The deliverer replied, “Of course, who has cash anymore.”


He certainly had no idea what was in those safes. Once they had left and the door was properly locked, Connor left a message that he wasn’t feeling well and would be spending the day at home. The first time in all those years of earning his fortune.


Within an hour he had taken the bundled bills out of the two safes and had stacked them around his living room, ordered according to color. All the other currencies of the world had rainbow pastel hues, all except for those green dollars. This time, he was really going to make something out of his money. Something he had dreamed of all night. On the coffee table next to his half-drunk mug of coffee, he placed his hand on a tattered book that had lain long in a musty old box with the words: childish things. He had somehow in his hurry of writing those words mixed up ‘childhood’ with ‘childish’. He read the first pages which explained that there were only two real folds for making:



Pretty much every fold is either a Mountain fold, a Valley fold or a combination of the two. With a Mountain Fold the crease bends the paper down and the crease resembles a mountain. With a Valley Fold the crease bends the paper up and the crease resembles a valley.



He took the bills with not so many zeros and began to practice those two folds. Easy, so he flipped to page three and four. An inside reverse and outside reverse fold led to the Rabbit Ear and Squash fold. Last were four that took a bit more dexterity: Pleat, Crimp, Petal, and Swift fold. His fingers ached but that’s how it goes when you make something with money. He was ready for the hardest of all, the Open Sink, a deep three dimensional fold. After almost ten tries, he had mastered it. He was ready, he closed his eyes and thought of his dreams, both from day and night.


His hands were in sync, folding and pressing, flipping and creasing. Each line perfectly flattened so that each piece would fit into the other. He worked from the floor up. In the first creases he decided to take all the currency that was shades of pink, a small pattern emerged like you’d find on the best cloths of the Parisian or Milan runways. When he had reached the first half, he stood next to it, his waist five centimeters higher. It would be a perfect fit. The hard part had begun, out from those pinks he began to take those US dollars and build two limbs on each side. Each fold and pouch was not allowed to have any deviation or his whole money making would come down like a house of cards. The hardest of all was the Open Sink technique to give the upper part just the fine rounding it needed and then from there to go thinner in an upward pull.

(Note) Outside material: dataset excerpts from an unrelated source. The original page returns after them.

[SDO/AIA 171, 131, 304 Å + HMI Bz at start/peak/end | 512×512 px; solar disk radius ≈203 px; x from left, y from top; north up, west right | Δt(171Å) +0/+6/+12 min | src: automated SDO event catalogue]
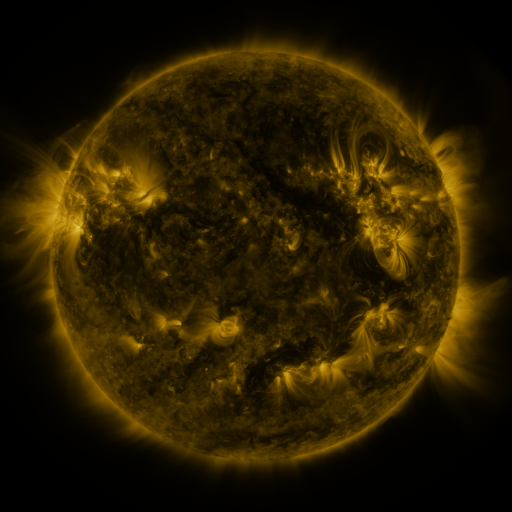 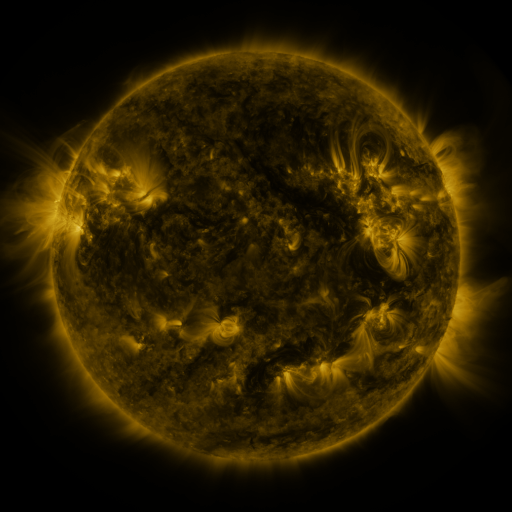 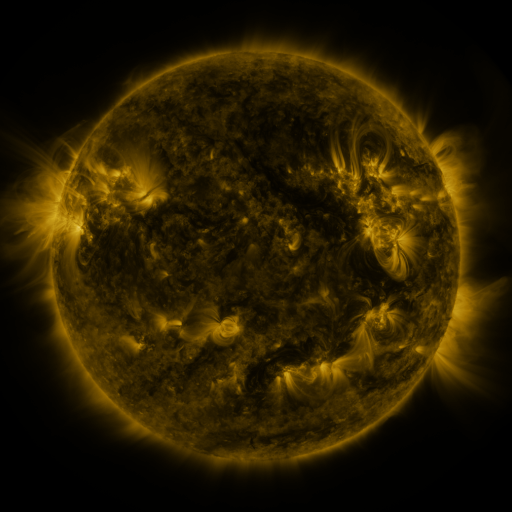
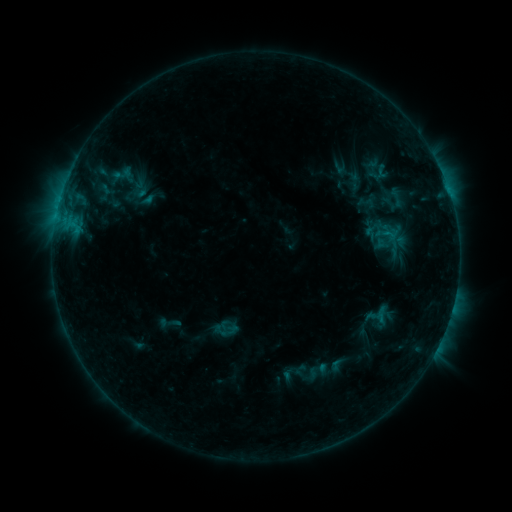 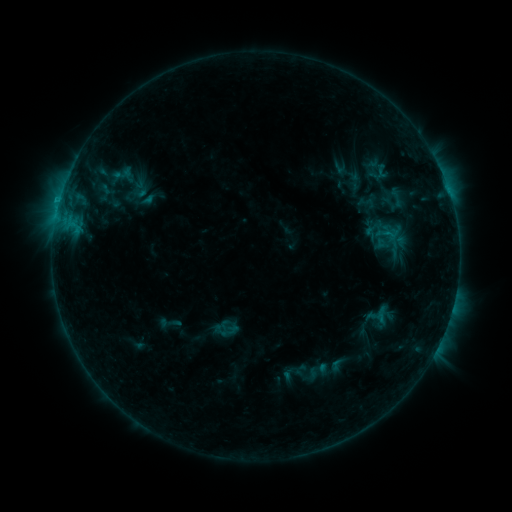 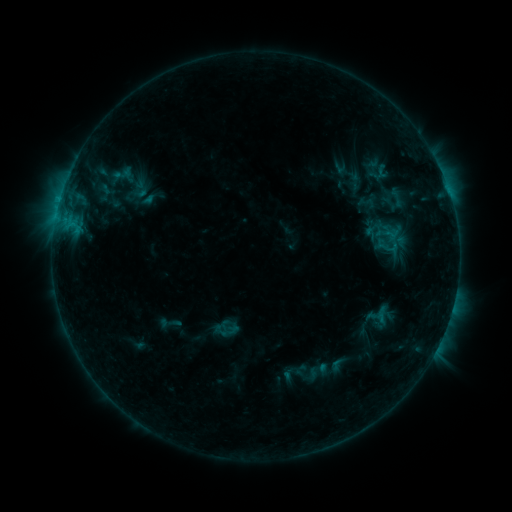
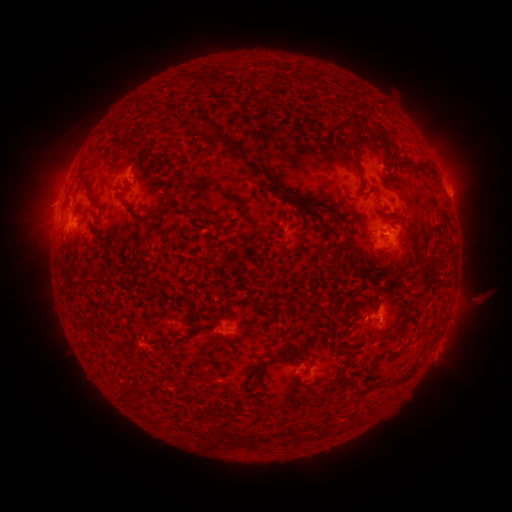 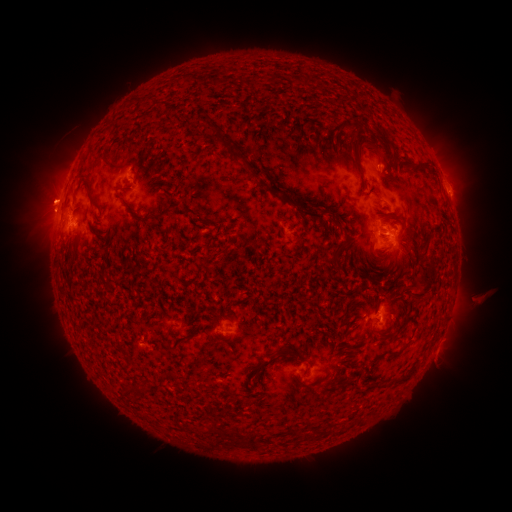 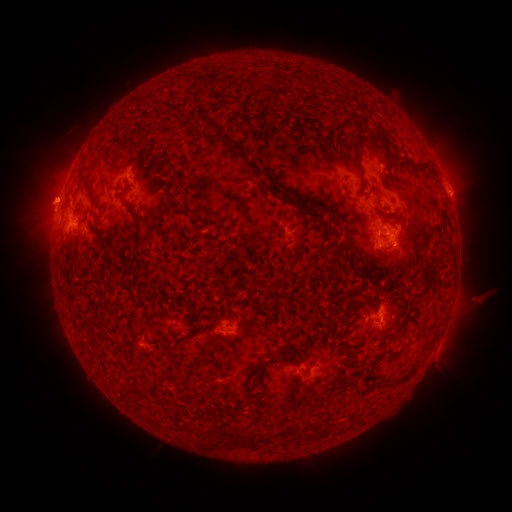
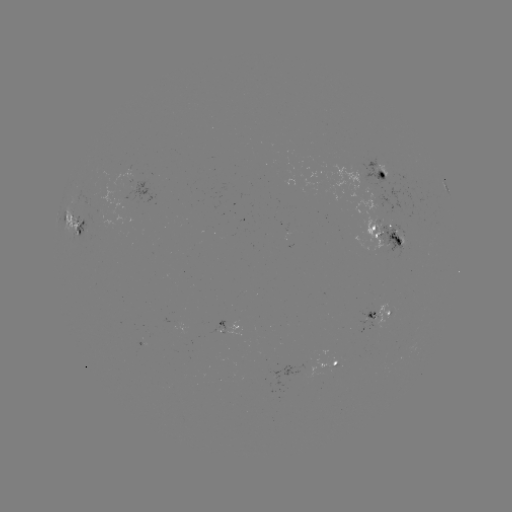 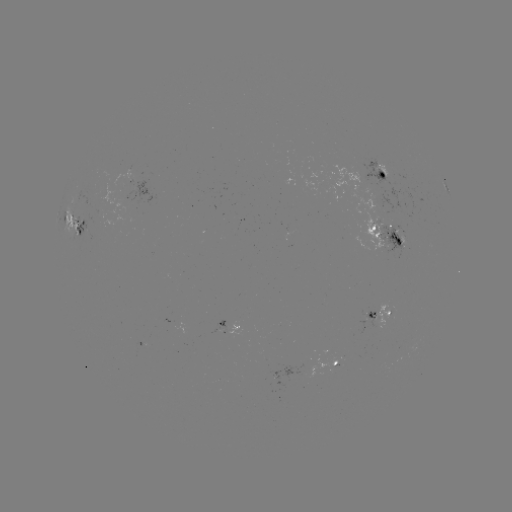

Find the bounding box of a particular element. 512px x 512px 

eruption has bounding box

He stopped. His fingers shook from strain. Small paper cuts opened and closed in the movement of his hands. He closed his eyes, trying to bring back his dream from the night before, the dream of so many days. His breath calmed, his blood pressure dropped and there it was the image. He began again. The hardest pieces of all, the round cheeks, the full lips, the eyes halfway open, the ears attached with just a small slit in the bills. But then he thought, her hair, how could he do that? He gathered the 50 euro bills and took them to the document shredder. Just the right color, blond with a tinge of orange.


She stood, a perfect balance. He took the rose folded the day before and placed it in her hand. He kissed those paper folded fingers, ,smelled lavender perfume. But there was no breath, no heave of breast. He scratched his sweaty head and realized nothing lives without a name. He was an expert at names, his products had always been aptly marketed. He concentrated again and then he whispered in her legal tender ear, “Princess Dolleuro Origami.”


Exotic and valuable, just like her. Yet, no life came. She was still just a paper doll. He saw on her cheek, a tattoo: In God We Trust. But he was sure all that he did had left him on the wrong side to pray. There she was, the woman of his dreams made of what he loved most. He had used all his cash, he was broke and broken hearted. Not one cent was left to buy her a soul and he didn’t have one to sell himself to the fiery one waiting for him below.